Update (1/22 @13:29): Reuters reports that 11 Attorneys General are geared to sue the Government after it is signed.  The full story is at the bottom.

Health Care Legislation: Here Come the Lawsuits

Monday, March 22, 2010
By Susan Jones, Senior Editor

(CNSNews.com) – The American Center for Law and Justice, a conservative civil liberties group, says it is preparing to file a federal lawsuit challenging the “flawed” health care package that passed the House 219-212 on Sunday night.

The law “fails the American people and does not provide permanent protections for the life of the unborn,” the group said in a Sunday night news release.

The ACLJ said it would file a lawsuit “soon” in federal court, challenging the forced mandate that penalizes Americans who choose not to participate in universal health care. “That is unconstitutional, and we believe ultimately it will be overturned by the courts,” it said.

“The fact remains that the actual health care bill just approved does fund abortion,” ACLJ said.

“Those self-proclaimed pro-life Democrats put their trust in an executive order — subject to being rescinded by the president — a move that is not only short-sighted but does not provide the guarantees and pro-life protections secured by statutory language in a law approved by Congress.”

Which President Obama do you believe? ACLJ asked: The president who repeatedly and publicly opposed the pro-life language in the earlier House-passed bill, or the president who now promises an Executive Order to secure the votes he needed to pass a very dangerous health care package?

ACLJ noted that an executive order “is not a legislative fix and does not carry the force of congressionally approved legislation.  It does not supersede law.  It can be rescinded.”

Another concern, the group said, is that the executive order promised by President Obama will put Health and Human Services Secretary Kathleen Sebelius in charge of the funding process – and she is a cabinet member “who has a long and documented history of supporting abortion.”

also:

Virginia Is First to Announce Lawsuit Over Health-Care Bill

Monday, March 22, 2010
By Bob Lewis, Associated Press

Richmond, Va. (AP) – Less than eight hours after Congress passed sweeping healthcare reforms, Virginia’s Attorney General became the first to announce a legal challenge against it.

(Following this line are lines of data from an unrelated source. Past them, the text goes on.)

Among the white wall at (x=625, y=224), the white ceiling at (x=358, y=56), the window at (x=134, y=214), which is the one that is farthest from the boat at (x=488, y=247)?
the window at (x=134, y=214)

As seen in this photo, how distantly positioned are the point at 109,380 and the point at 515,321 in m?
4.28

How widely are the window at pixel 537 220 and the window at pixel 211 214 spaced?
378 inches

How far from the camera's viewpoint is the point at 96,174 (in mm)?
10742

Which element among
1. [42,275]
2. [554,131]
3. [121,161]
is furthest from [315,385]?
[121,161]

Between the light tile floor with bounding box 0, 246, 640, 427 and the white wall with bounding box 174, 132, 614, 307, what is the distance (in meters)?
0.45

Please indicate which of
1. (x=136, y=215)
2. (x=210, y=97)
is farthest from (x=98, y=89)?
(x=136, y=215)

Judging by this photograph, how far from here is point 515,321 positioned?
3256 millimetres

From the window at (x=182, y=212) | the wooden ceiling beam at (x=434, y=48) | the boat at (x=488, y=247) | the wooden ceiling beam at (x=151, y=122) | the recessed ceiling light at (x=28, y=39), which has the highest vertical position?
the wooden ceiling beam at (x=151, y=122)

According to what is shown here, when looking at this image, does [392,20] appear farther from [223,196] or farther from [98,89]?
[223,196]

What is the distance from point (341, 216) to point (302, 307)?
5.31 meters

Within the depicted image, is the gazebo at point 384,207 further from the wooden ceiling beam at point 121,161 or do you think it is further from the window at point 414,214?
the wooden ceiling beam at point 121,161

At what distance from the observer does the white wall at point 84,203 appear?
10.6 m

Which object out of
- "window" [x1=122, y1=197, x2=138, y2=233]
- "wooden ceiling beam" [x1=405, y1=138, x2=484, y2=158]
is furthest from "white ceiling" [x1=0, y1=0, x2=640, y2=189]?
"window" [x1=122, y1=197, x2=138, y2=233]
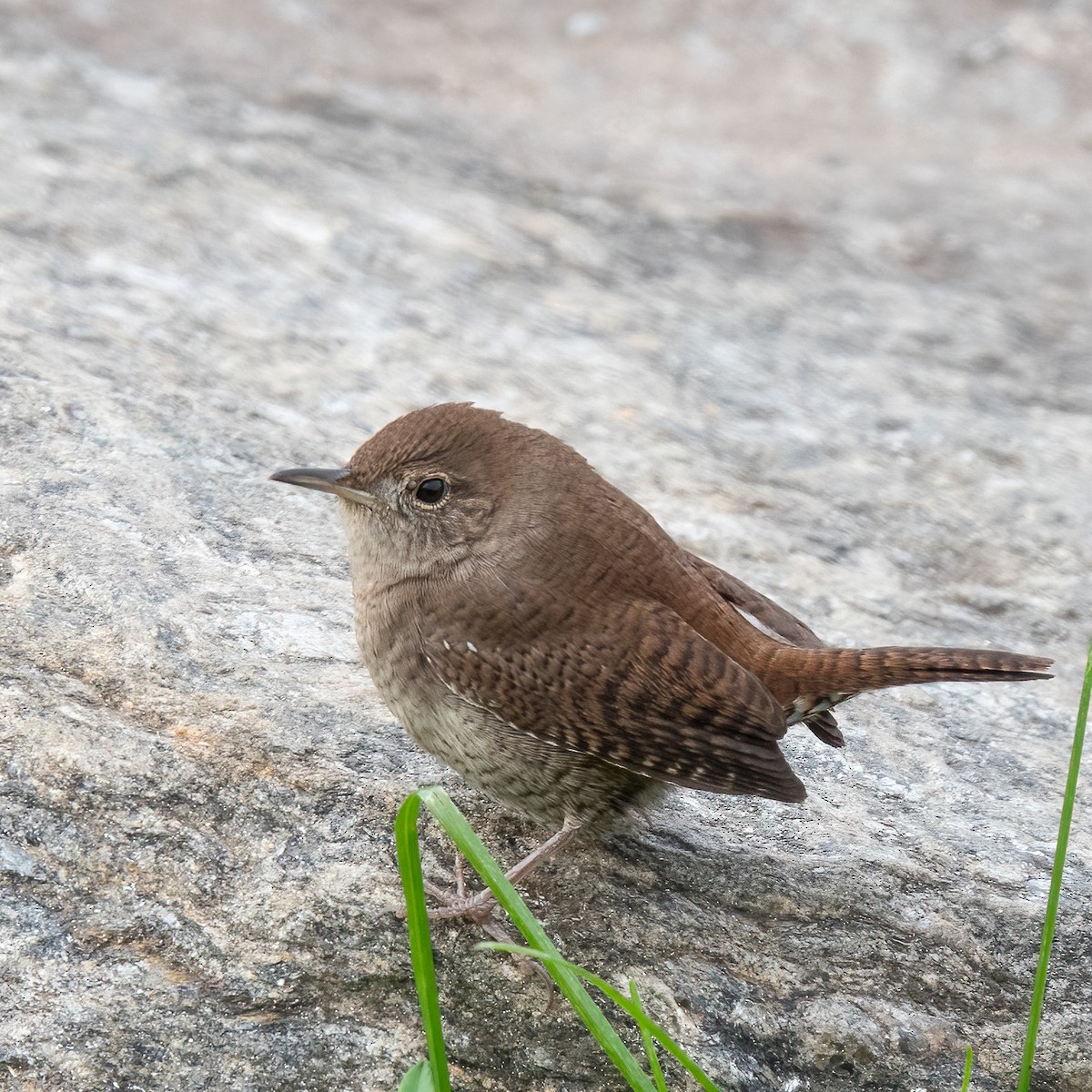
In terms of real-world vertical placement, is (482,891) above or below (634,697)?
below

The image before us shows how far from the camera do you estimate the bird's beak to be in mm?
3434

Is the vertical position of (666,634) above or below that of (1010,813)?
above

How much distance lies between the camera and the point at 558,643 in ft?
10.4

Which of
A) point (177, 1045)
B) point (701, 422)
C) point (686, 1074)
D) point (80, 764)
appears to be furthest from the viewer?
point (701, 422)

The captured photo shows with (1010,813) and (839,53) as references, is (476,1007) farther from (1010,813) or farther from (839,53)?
(839,53)

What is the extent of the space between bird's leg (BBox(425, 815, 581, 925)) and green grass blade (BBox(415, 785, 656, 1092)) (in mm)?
688

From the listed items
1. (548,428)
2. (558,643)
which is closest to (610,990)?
(558,643)

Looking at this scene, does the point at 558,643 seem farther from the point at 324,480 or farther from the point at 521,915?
the point at 521,915

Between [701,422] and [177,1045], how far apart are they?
3390mm

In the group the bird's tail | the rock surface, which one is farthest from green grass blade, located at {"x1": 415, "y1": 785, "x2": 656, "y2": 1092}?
the bird's tail

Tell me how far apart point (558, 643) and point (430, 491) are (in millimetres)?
524

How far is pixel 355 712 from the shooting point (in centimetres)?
362

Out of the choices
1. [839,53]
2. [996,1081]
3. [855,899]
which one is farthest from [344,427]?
[839,53]

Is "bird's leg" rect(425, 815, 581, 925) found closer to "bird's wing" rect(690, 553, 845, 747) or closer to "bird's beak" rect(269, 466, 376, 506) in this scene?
"bird's wing" rect(690, 553, 845, 747)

Republican Ken Cuccinelli said early Monday that he will file a court challenge against what he and other conservatives decry as an unconstitutional overreach of federal authority.

Cuccinelli said he would file the lawsuit as soon as President Barack Obama signs the bill passed Sunday night into law.

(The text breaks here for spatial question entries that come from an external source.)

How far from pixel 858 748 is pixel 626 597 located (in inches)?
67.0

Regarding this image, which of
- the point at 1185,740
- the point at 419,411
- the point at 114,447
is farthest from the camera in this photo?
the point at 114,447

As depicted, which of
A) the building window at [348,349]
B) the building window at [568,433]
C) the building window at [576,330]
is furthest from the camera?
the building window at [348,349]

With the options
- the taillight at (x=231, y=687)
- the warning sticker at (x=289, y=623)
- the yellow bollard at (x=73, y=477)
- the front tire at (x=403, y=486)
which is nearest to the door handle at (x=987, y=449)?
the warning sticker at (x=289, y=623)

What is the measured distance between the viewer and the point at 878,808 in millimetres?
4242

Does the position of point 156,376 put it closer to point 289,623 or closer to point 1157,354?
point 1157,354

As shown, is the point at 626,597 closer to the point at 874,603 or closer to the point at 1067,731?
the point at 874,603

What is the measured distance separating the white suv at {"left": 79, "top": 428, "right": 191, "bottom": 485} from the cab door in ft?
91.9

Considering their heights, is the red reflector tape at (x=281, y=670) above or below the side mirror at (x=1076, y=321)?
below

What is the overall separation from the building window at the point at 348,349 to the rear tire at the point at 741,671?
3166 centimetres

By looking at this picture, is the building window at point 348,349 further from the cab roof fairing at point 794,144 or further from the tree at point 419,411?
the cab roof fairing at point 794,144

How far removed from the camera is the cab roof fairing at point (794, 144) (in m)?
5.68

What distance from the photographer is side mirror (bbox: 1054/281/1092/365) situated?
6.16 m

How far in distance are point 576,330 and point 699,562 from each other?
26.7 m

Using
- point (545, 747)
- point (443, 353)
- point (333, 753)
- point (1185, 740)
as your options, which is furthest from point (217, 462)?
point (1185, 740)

Earlier this month, Virginia became the first state to finish legislative passage of a law that bucks any effort by President Barack Obama and an allied Democratic Congress to impose federal health care reform in the states.

Similar measures were filed or proposed in 34 other state legislatures.

Cuccinelli is expected to argue that the bill, with its mandate that requires nearly every American to be insured by 2014, violates the commerce clause of the U.S. Constitution. The attorney general’s office will file suit once President Barack Obama signs the bill into law, which could occur early this week.

“At no time in our history has the government mandated its citizens buy a good or service,” Cuccinelli said in a statement Sunday night.

Word of the impending legal action came as the U.S. House debated late into the evening and passed the landmark reform legislation, 219-212.

Update from Reuters:

States launch lawsuits against healthcare plan

CHICAGO
Mon Mar 22, 2010 1:21pm EDT
Opponents of the proposed U.S. health care bill are pictured  during a rally outside the U.S. Capitol Building in Washington, March  21, 2010. REUTERS/Jason Reed

CHICAGO (Reuters) – Less than 24 hours after the House of Representatives gave final approval to a sweeping overhaul of healthcare, attorneys general from several states on Monday said they will sue to block the plan on constitutional grounds.

Republican attorneys general in 11 states warned that lawsuits will be filed to stop the federal government overstepping its constitutional powers and usurping states’ sovereignty.

States are concerned the burden of providing healthcare will fall on them without enough federal support.

Ten of the attorneys general plan to band together in a collective lawsuit on behalf of Alabama, Florida, Nebraska, North Dakota, Pennsylvania, South Carolina, South Dakota, Texas, Utah and Washington.

“To protect all Texans’ constitutional rights, preserve the constitutional framework intended by our nation’s founders, and defend our state from further infringement by the federal government, the State of Texas and other states will legally challenge the federal health care legislation,” said Texas Attorney General Greg Abbott, in a statement.

The Republican attorney generals say the reforms infringe on state powers under the Constitution’s Bill of Rights.

Virginia Attorney General Kenneth Cuccinelli, who plans to file a lawsuit in federal court in Richmond, Virginia, said Congress lacks authority under its constitutional power to regulate interstate commerce to force people to buy insurance. The bill also conflicts with a state law that says Virginians cannot be required to buy insurance, he added.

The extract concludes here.